### What is being asked
Output the lines of the items below as a JSON list of strings, one string per line and blank lines omitted, from the line with "Of horizontal wooden" to the line with "[572,314] < [74,97] < [70,199]", both included.

#### Stored data

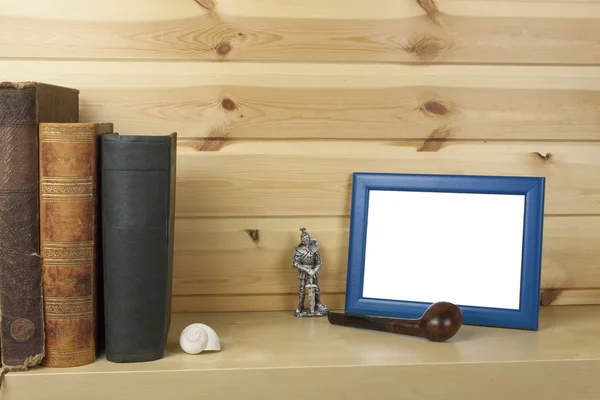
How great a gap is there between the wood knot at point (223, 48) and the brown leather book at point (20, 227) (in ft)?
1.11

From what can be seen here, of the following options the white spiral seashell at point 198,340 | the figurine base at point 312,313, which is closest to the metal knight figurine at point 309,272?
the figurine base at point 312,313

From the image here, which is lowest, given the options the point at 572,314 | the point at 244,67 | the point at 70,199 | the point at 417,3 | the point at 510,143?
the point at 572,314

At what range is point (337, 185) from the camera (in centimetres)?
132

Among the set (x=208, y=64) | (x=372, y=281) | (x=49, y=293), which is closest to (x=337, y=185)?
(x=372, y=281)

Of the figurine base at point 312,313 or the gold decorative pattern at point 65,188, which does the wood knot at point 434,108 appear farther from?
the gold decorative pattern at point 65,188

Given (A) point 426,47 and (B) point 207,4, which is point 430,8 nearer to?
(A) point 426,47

########
#### Stored data

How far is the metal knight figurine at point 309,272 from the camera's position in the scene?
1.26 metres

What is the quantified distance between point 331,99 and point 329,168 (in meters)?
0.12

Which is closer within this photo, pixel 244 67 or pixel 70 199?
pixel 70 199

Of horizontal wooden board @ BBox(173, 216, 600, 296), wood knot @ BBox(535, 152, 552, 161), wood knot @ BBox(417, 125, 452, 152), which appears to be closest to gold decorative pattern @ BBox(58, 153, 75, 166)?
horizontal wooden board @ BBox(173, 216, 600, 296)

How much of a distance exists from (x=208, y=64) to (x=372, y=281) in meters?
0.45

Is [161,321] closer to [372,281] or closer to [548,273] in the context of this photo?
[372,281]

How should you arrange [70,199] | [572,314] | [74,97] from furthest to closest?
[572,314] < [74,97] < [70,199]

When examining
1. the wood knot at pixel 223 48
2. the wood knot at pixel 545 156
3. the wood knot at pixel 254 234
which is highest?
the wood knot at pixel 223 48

########
#### Stored data

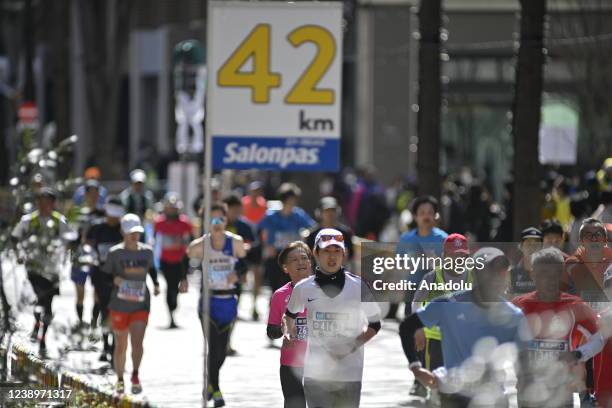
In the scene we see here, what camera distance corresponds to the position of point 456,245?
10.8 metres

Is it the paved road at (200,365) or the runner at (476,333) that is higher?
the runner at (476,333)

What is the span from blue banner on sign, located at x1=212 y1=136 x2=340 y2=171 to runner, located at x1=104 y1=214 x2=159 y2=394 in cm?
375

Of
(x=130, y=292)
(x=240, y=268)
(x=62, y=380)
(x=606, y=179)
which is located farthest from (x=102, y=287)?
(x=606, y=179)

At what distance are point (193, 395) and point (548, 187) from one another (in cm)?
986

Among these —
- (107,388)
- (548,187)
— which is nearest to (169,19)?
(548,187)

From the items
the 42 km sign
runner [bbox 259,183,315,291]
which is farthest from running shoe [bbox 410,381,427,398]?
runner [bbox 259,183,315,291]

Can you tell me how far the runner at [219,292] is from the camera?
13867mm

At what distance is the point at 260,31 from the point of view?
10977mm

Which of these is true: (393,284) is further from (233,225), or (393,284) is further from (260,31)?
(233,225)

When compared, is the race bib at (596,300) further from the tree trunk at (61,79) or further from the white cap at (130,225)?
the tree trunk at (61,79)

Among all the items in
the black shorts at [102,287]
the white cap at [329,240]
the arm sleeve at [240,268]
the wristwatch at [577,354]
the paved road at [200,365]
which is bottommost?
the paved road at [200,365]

########

### The completed task
[
  "Of horizontal wooden board @ BBox(173, 216, 600, 296), wood knot @ BBox(535, 152, 552, 161), wood knot @ BBox(417, 125, 452, 152), which appears to be closest to gold decorative pattern @ BBox(58, 153, 75, 166)?",
  "horizontal wooden board @ BBox(173, 216, 600, 296)",
  "How much of a distance exists from (x=208, y=64) to (x=372, y=281) in meters?",
  "0.45",
  "Is [161,321] closer to [372,281] or closer to [548,273] in the context of this photo?",
  "[372,281]",
  "How should you arrange [70,199] | [572,314] | [74,97] from furthest to closest?",
  "[572,314] < [74,97] < [70,199]"
]